Em busca do público jovem, o filme toma como referência maior a série "Grand Theft Auto", sucesso dos games nos anos 2000, sem desprezar conquistas narrativas de ícones nacionais como "Cidade de Deus" (2002). Por pelo menos meia hora, porém, Edgar simplesmente narra o filme - de ação. Entre explosões e tiros, ele tenta apresentar os personagens e o vaivém de criminosos e autoridades. Uma vez ou outra, ainda avisa ao espectador que dali a pouco vai dar para entender tudo, sim.

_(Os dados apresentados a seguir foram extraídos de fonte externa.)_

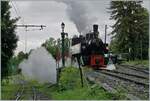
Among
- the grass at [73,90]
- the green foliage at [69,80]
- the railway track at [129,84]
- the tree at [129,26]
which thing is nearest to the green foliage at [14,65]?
the green foliage at [69,80]

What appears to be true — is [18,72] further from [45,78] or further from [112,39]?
[112,39]

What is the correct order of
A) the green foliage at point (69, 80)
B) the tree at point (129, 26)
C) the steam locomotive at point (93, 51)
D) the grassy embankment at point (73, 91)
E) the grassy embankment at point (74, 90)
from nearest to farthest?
the grassy embankment at point (73, 91)
the grassy embankment at point (74, 90)
the green foliage at point (69, 80)
the steam locomotive at point (93, 51)
the tree at point (129, 26)

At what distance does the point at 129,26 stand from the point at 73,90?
Result: 5910cm

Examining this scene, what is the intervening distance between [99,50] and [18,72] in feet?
46.4

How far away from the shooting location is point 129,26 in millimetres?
83000

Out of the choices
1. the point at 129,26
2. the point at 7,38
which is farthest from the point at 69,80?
the point at 129,26

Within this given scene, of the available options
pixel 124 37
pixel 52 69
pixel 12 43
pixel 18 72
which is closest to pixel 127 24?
pixel 124 37

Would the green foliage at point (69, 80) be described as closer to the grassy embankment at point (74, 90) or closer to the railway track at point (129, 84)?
the grassy embankment at point (74, 90)

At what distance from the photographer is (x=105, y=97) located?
18.8m

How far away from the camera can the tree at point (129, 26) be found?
7900 centimetres

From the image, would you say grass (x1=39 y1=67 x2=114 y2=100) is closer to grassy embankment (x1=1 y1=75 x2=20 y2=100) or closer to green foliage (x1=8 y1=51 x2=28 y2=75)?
grassy embankment (x1=1 y1=75 x2=20 y2=100)

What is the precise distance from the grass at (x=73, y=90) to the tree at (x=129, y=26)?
48.7 meters

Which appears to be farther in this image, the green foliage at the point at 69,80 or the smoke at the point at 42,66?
the smoke at the point at 42,66

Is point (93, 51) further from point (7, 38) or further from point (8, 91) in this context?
point (8, 91)
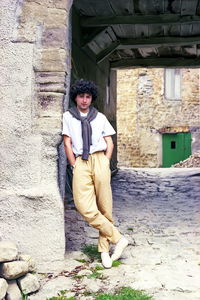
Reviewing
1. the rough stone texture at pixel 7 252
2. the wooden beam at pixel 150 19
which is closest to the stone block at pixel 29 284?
the rough stone texture at pixel 7 252

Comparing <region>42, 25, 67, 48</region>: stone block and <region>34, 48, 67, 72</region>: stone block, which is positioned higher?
<region>42, 25, 67, 48</region>: stone block

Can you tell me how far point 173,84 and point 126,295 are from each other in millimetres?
17146

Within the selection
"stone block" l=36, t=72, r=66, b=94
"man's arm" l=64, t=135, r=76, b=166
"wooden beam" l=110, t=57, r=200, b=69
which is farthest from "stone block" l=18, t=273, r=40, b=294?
"wooden beam" l=110, t=57, r=200, b=69

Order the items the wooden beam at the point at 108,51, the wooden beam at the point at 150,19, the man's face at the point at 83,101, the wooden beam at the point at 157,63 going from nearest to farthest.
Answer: the man's face at the point at 83,101 → the wooden beam at the point at 150,19 → the wooden beam at the point at 108,51 → the wooden beam at the point at 157,63

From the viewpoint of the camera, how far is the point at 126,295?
301 cm

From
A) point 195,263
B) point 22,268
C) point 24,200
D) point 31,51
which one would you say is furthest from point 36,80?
point 195,263

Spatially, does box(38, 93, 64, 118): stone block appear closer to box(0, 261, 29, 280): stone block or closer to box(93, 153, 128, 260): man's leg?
box(93, 153, 128, 260): man's leg

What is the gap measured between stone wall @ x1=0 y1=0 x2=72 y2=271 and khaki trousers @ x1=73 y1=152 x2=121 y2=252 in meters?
0.20

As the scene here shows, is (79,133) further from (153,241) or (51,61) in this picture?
(153,241)

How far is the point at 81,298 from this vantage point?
10.0 ft

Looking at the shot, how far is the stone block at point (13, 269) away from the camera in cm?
307

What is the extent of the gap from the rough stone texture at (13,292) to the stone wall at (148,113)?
15697mm

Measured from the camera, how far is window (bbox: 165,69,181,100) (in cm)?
1923

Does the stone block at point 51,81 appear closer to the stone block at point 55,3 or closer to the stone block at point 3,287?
the stone block at point 55,3
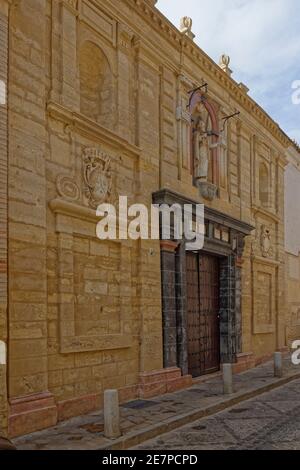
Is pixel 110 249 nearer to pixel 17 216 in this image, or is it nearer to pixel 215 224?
pixel 17 216

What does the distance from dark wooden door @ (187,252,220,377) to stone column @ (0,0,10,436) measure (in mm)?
5449

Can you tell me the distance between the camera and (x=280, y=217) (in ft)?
53.4

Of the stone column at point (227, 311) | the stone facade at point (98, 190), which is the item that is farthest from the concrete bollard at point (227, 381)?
the stone column at point (227, 311)

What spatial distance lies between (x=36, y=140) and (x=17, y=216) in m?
1.16

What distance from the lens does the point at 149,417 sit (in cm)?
750

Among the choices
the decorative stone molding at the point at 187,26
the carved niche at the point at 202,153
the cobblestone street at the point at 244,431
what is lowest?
the cobblestone street at the point at 244,431

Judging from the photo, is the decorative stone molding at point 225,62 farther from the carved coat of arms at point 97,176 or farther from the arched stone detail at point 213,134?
the carved coat of arms at point 97,176

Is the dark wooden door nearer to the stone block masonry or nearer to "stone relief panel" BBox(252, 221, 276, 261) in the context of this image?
"stone relief panel" BBox(252, 221, 276, 261)

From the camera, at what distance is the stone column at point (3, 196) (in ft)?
20.1

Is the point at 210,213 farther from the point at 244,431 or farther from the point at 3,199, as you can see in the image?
the point at 3,199

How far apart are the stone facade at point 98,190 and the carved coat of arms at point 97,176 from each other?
26 millimetres

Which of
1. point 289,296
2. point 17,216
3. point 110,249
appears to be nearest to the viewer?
point 17,216

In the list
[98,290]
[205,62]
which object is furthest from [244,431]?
[205,62]
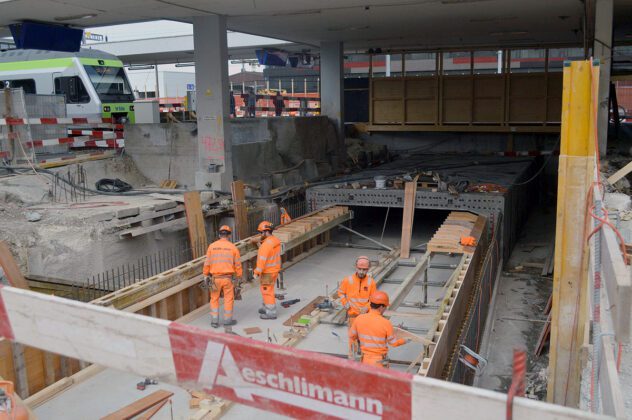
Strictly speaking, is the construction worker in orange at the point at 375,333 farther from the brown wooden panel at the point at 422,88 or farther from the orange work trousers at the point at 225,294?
the brown wooden panel at the point at 422,88

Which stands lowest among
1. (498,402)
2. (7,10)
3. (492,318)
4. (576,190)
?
(492,318)

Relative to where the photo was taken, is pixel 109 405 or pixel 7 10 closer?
pixel 109 405

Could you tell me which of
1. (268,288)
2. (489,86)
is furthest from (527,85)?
(268,288)

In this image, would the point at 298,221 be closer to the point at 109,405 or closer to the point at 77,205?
the point at 77,205

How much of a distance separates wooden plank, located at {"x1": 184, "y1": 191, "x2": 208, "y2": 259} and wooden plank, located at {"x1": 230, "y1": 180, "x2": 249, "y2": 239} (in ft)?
3.74

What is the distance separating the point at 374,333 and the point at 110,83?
1961 cm

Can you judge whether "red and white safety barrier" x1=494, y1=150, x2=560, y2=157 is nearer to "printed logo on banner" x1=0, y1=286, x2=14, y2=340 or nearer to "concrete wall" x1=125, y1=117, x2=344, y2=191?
"concrete wall" x1=125, y1=117, x2=344, y2=191

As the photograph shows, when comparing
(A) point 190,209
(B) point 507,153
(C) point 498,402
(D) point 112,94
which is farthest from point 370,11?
(C) point 498,402

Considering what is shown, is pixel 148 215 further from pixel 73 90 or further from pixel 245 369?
pixel 73 90

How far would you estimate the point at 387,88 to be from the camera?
22969mm

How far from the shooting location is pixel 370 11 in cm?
1488

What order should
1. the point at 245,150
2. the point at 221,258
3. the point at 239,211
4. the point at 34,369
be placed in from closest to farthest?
1. the point at 34,369
2. the point at 221,258
3. the point at 239,211
4. the point at 245,150

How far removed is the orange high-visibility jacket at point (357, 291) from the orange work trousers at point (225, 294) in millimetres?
2081

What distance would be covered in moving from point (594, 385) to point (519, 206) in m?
14.1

Os muitos recursos gráficos ficam perdidos numa rede que parece frouxa - a ponto de precisar do "bad boy" para explicá-la. De brinde, vem o discurso apoiado num moralismo vulgar ("explodir os corruptos"). Quase na metade, no entanto, o filme cresce. De repente, o protagonista se liberta do papel de narrador. O roteiro cambaleia, mas tem a segurança de uma estrutura circular e violenta que remete à do ótimo "Amores Brutos" (2000). A trama se ergue, ganha algum sentido e consegue incorporar o ritmo dos games em vez de usá-lo como referência vazia.

Sem a narração em tom de carochinha publicitária do YouTube, o tratamento gráfico e os efeitos especiais também começam a parecer menos artificiais. De resto, a parte inicial e aquela a partir da metade parecem dois filmes diferentes - mas a cajadada só funciona em um deles.